We have to consider all minimal (P,Q,R)-chains.
We used the non-termination processor [17] to show that the DP problem is infinite.
Found a loop by narrowing to the left:
The TRS P consists of the following rules:
F(f(a, x1), f(a, y1)) → F(a, f(a, f(f(f(a, a), x1), f(f(a, a), y1))))
F(y0, f(a, f(a, x1))) → F(a, f(f(a, f(f(f(a, a), x1), f(a, a))), y0))
F(x, f(a, y)) → F(f(f(a, a), y), x)
F(x, f(a, y)) → F(f(a, a), y)
The TRS R consists of the following rules:
f(x, f(a, y)) → f(a, f(f(f(a, a), y), x))
s = F(x, f(x', f(x'', f(a, y)))) evaluates to t =F(f(f(a, a), f(f(f(a, a), f(f(f(a, a), y), x'')), x')), x)
Thus s starts an infinite chain as s semiunifies with t with the following substitutions:
- Semiunifier: [x / f(f(a, y'''), f(x''', f(a, y'))), x' / f(a, y'')]
- Matcher: [y'' / y''', y' / y'', y / y', x'' / x''', y''' / a, x''' / f(f(a, a), f(f(f(a, a), y), x''))]
Rewriting sequence
F(f(f(a, y'''), f(x''', f(a, y'))), f(f(a, y''), f(x'', f(a, y)))) → F(f(f(a, y'''), f(x''', f(a, y'))), f(f(a, y''), f(a, f(f(f(a, a), y), x''))))
with rule f(x'''', f(a, y0)) → f(a, f(f(f(a, a), y0), x'''')) at position [1,1] and matcher [y0 / y, x'''' / x'']
F(f(f(a, y'''), f(x''', f(a, y'))), f(f(a, y''), f(a, f(f(f(a, a), y), x'')))) → F(f(f(a, y'''), f(x''', f(a, y'))), f(a, f(f(f(a, a), f(f(f(a, a), y), x'')), f(a, y''))))

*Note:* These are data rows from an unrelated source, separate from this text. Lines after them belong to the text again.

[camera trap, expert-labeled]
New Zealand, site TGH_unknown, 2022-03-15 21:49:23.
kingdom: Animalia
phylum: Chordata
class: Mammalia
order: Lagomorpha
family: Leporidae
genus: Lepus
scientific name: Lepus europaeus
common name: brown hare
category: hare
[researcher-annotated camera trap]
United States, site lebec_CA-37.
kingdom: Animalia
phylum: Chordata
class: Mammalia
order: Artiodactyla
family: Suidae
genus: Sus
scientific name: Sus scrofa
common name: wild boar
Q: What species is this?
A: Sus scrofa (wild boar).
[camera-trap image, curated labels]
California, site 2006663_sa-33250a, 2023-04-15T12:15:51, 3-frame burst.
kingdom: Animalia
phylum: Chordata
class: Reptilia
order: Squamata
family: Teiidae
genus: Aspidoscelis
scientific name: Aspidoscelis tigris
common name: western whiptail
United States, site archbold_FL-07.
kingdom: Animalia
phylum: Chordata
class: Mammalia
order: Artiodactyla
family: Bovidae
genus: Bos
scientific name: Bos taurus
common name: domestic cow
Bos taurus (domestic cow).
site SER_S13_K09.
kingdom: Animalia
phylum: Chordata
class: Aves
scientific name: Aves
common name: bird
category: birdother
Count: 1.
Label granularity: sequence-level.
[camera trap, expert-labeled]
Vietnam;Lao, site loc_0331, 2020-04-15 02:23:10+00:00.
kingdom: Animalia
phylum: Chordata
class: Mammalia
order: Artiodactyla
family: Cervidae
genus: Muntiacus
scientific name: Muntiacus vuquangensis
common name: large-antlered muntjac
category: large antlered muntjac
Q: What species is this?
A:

with rule f(x', f(a, y'0)) → f(a, f(f(f(a, a), y'0), x')) at position [1] and matcher [y'0 / f(f(f(a, a), y), x''), x' / f(a, y'')]
F(f(f(a, y'''), f(x''', f(a, y'))), f(a, f(f(f(a, a), f(f(f(a, a), y), x'')), f(a, y'')))) → F(f(f(a, a), f(f(f(a, a), f(f(f(a, a), y), x'')), f(a, y''))), f(f(a, y'''), f(x''', f(a, y'))))
with rule F(x, f(a, y)) → F(f(f(a, a), y), x)
Now applying the matcher to the start term leads to a term which is equal to the last term in the rewriting sequence
All these steps are and every following step will be a correct step w.r.t to Q.